◆ **Exercise details**
Copy the lines below word for word, starting at the line that contains "What distance is" and ending with the last line, both included.

— Start of Available data —

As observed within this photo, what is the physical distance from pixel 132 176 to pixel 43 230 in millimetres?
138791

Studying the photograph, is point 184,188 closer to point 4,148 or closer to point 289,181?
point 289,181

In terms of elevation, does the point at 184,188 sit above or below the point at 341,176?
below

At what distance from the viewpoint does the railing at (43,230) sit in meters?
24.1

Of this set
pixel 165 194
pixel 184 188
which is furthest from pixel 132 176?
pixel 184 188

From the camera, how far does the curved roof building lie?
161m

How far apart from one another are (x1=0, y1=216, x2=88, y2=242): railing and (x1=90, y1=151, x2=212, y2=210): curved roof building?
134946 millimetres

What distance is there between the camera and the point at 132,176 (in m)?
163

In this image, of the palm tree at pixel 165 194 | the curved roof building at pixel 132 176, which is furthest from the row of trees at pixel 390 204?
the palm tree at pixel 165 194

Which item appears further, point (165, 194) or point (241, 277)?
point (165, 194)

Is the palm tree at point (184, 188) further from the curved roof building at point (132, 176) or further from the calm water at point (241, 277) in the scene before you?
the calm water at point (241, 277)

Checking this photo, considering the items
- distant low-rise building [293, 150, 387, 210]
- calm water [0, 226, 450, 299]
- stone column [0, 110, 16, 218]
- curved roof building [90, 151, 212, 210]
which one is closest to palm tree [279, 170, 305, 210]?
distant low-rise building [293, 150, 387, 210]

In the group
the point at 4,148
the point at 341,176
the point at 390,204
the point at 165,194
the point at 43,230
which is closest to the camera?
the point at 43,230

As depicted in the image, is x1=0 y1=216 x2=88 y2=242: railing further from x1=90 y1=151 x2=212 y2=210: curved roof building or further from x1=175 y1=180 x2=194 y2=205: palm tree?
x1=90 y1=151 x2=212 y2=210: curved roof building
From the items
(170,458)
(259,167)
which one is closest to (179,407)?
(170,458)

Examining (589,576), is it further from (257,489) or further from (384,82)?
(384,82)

— End of Available data —

◆ **Answer to the task**
What distance is there between the camera and the point at 132,176 (in m)?
163

In this image, of the palm tree at pixel 165 194 | the curved roof building at pixel 132 176, which is furthest from the row of trees at pixel 390 204?
the palm tree at pixel 165 194

Which item appears further, point (165, 194) or point (241, 277)?
point (165, 194)

Is the palm tree at point (184, 188) further from the curved roof building at point (132, 176) or further from the calm water at point (241, 277) in the scene before you?
the calm water at point (241, 277)

Checking this photo, considering the items
- distant low-rise building [293, 150, 387, 210]
- calm water [0, 226, 450, 299]
- stone column [0, 110, 16, 218]
- curved roof building [90, 151, 212, 210]
which one is closest to palm tree [279, 170, 305, 210]?
distant low-rise building [293, 150, 387, 210]

In the group
the point at 4,148
the point at 341,176
the point at 390,204
the point at 165,194
the point at 43,230
which is closest to the camera?
the point at 43,230

As depicted in the image, is x1=0 y1=216 x2=88 y2=242: railing further from x1=90 y1=151 x2=212 y2=210: curved roof building or further from x1=175 y1=180 x2=194 y2=205: palm tree?
x1=90 y1=151 x2=212 y2=210: curved roof building
From the items
(170,458)
(259,167)
which one is closest to (179,407)?
(170,458)

Examining (589,576), is it further from (257,489) or further from (384,82)?
(384,82)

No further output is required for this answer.